高次脳機能障害ついて

高次脳機能とは

高次脳機能(こうじのうきのう)とは、脳が担う「記憶」「思考」「判断」などの高度な働きを指します。これらの機能は、私たちが日常生活を送るうえで欠かせない重要な役割を果たしています。

高次脳機能障害とは

高次脳機能障害は、交通事故などによる頭部外傷や、脳卒中・脳腫瘍など脳に関わる病気が原因で、脳の一部が損傷を受けることで生じるさまざまな症状の総称です。

主な症状

失語症(しつごしょう)

言葉を話す・理解する能力が低下します。主に左脳の損傷が原因で、運動性失語・感覚性失語・全失語などのタイプがあります。

失行(しっこう)

これまでできていた動作や行為ができなくなる障害です。

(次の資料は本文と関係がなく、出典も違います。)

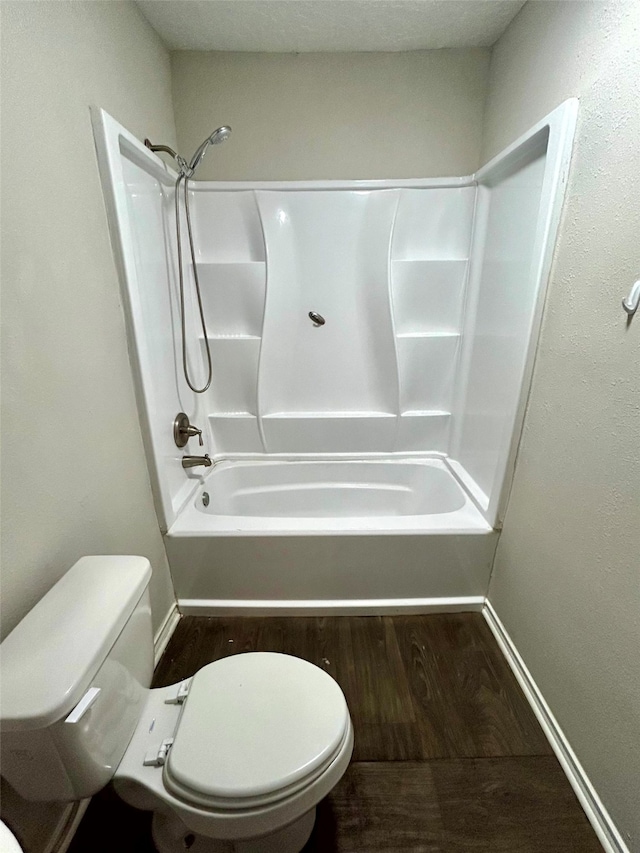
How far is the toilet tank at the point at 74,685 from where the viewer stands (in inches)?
28.4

観念失行、観念運動失行、肢節運動失行、着衣失行、構成運動失行、運動維持困難などがあります。

失認(しつにん)

物事の理解が難しくなる症状です。視覚失認、視空間失認、触覚失認、聴覚失認などが含まれます。失行との違いは「認識」に障害がある点です。

記憶障害

新しいことを覚えられない、過去の記憶が思い出せないなどの症状が現れます。

注意障害

集中力が続かない、気が散りやすいなど、注意力に関する障害です。

遂行機能障害(すいこうきのうしょうがい)

行動の計画や実行、制御が難しくなります。日常生活の段取りができなくなる場合もあります。

社会的行動障害

感情のコントロールが難しくなったり、社会的なルールを守れなくなることがあります。

※これらの症状は、せん妄や認知症と間違われやすいため、注意が必要です。

診断と検査

高次脳機能障害は症状が多岐にわたり、外見からは分かりにくいことも少なくありません。そのため、リハビリ専門職による専門的な検査や評価が重要です。検査結果をもとに医師が診断を行い、適切な支援やリハビリの方針が決定されます。

周囲の理解とサポートの重要性

高次脳機能障害は、家族や周囲の方々にも気づかれにくい「見えにくい障害」です。本人の困りごとを理解し、適切な診断と支援を受けることが、社会復帰や生活の質向上につながります。周囲の理解とサポートがとても大切です。